_Task instructions_
Starting with the line that contains "What is the separation" and going on through the line that contains "276 centimetres", convert those lines into a numbered list, leaving out any blank lines.

_Data section_

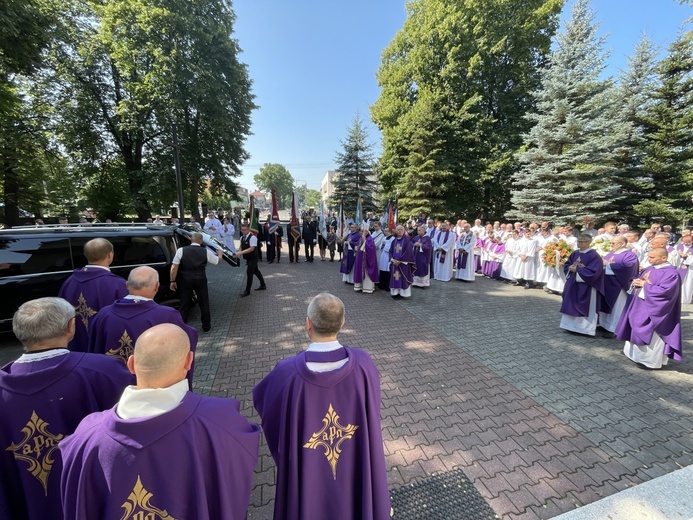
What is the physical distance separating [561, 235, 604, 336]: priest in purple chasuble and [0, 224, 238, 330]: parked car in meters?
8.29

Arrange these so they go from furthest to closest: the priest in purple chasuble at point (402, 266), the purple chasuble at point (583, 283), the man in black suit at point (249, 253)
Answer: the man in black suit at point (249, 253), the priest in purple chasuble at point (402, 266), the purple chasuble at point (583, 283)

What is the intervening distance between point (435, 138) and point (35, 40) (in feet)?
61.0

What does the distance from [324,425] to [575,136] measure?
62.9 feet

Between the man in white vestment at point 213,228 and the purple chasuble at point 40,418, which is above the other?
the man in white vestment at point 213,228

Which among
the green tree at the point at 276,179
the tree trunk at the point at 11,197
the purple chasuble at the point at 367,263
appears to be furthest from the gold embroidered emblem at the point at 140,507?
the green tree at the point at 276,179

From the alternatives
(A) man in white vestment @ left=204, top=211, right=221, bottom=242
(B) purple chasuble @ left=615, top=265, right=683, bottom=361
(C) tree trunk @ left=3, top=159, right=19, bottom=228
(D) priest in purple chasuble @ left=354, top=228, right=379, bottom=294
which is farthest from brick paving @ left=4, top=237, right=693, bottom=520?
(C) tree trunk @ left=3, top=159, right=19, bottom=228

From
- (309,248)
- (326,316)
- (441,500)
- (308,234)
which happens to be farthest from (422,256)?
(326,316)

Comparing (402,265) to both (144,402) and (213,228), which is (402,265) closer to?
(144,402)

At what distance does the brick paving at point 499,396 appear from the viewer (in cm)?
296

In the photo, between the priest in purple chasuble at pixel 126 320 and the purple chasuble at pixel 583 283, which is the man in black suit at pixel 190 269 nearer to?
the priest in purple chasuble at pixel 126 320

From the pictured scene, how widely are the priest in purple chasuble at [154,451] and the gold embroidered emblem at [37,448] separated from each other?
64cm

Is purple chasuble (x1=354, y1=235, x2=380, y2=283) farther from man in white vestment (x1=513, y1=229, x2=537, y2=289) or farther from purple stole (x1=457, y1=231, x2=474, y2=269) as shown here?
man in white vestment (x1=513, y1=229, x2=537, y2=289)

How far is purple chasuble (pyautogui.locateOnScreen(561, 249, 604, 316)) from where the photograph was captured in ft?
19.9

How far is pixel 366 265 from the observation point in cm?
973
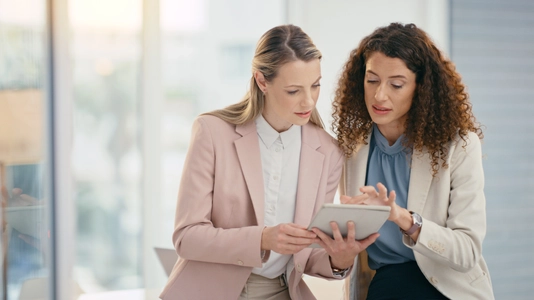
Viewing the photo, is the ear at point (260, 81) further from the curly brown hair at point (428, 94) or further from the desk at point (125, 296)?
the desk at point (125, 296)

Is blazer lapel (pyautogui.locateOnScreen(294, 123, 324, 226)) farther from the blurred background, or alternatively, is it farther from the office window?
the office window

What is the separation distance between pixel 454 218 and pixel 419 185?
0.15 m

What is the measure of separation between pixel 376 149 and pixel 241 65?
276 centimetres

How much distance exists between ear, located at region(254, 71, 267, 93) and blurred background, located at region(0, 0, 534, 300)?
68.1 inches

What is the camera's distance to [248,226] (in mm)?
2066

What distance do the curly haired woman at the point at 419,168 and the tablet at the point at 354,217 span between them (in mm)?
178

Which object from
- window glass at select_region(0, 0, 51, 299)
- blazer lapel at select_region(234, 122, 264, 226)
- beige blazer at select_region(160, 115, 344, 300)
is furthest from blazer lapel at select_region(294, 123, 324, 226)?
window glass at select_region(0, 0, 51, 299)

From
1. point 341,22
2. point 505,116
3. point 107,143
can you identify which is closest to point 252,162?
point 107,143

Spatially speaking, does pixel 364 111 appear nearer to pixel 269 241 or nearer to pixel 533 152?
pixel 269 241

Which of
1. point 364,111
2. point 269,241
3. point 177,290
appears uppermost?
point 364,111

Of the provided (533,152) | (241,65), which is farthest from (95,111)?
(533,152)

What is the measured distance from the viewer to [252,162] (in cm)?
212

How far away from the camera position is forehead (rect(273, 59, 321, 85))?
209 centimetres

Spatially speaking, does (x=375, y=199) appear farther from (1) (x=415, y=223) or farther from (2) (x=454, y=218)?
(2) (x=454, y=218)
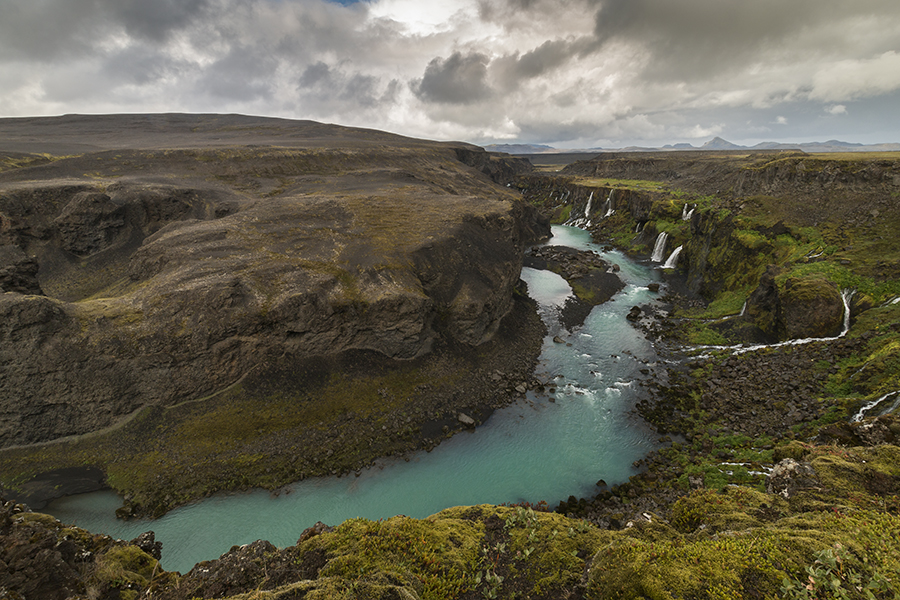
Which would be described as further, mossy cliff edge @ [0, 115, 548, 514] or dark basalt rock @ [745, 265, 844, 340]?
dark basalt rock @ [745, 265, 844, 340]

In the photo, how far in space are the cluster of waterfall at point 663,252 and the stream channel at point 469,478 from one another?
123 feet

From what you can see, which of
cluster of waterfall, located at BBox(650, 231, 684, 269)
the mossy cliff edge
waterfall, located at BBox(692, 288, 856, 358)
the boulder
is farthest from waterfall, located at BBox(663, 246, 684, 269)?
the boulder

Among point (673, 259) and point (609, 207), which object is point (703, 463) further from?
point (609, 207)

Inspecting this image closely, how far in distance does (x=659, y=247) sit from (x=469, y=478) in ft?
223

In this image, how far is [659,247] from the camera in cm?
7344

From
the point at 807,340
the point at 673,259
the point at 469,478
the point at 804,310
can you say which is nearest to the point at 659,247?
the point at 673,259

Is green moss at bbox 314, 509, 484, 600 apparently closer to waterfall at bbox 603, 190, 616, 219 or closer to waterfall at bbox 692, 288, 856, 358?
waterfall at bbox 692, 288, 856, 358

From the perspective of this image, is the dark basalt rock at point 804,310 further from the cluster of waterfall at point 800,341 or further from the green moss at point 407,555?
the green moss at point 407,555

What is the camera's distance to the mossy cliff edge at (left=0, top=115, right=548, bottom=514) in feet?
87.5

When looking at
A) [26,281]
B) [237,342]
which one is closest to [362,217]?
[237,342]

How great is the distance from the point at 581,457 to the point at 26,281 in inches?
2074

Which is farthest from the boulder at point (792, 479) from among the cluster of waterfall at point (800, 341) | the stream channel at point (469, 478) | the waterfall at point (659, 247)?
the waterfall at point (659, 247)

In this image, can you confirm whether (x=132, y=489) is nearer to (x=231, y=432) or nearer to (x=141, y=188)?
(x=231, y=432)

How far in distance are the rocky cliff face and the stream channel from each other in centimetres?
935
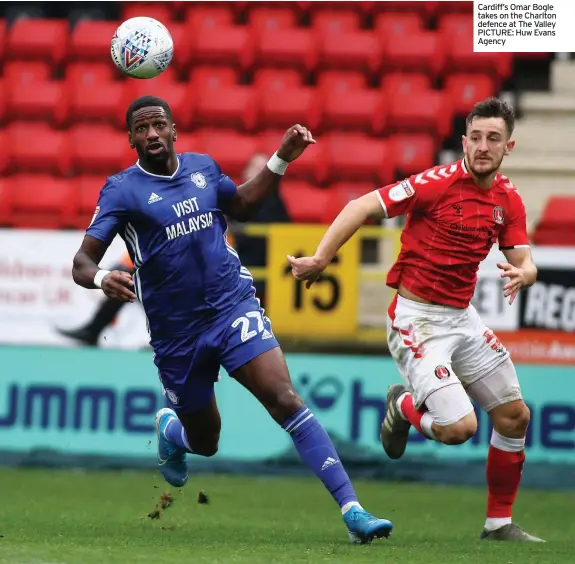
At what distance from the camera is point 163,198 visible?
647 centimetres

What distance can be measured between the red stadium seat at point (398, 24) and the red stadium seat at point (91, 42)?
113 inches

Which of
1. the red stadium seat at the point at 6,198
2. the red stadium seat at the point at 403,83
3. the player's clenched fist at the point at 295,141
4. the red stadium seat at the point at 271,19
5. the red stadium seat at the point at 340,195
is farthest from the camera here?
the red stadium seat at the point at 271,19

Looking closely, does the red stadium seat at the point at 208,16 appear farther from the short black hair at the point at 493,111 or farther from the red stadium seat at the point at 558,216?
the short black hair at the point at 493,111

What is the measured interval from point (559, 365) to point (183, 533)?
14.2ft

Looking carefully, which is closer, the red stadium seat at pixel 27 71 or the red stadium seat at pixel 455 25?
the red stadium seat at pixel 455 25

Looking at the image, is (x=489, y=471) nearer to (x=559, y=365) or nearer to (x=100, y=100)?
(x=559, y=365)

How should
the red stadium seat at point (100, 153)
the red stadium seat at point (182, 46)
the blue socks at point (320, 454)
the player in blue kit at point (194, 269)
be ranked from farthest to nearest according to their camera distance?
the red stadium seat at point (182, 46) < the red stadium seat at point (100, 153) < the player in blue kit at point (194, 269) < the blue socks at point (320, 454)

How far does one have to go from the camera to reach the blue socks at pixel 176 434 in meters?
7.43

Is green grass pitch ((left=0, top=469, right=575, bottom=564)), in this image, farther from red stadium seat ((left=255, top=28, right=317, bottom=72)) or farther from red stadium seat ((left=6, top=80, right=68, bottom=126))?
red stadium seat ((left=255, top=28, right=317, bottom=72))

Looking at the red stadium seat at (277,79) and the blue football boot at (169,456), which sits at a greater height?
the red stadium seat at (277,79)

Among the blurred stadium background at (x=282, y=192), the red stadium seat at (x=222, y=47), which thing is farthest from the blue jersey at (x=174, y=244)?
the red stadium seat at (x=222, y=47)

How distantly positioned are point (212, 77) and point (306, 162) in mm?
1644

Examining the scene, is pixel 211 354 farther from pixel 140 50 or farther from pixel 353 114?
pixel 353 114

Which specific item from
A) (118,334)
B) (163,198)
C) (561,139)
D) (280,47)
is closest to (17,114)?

_Result below_
1. What is the separation distance between pixel 454 218 and pixel 419 185?
2. 0.15 m
3. What is the measure of separation between pixel 376 149 and pixel 241 65?
4. 276 centimetres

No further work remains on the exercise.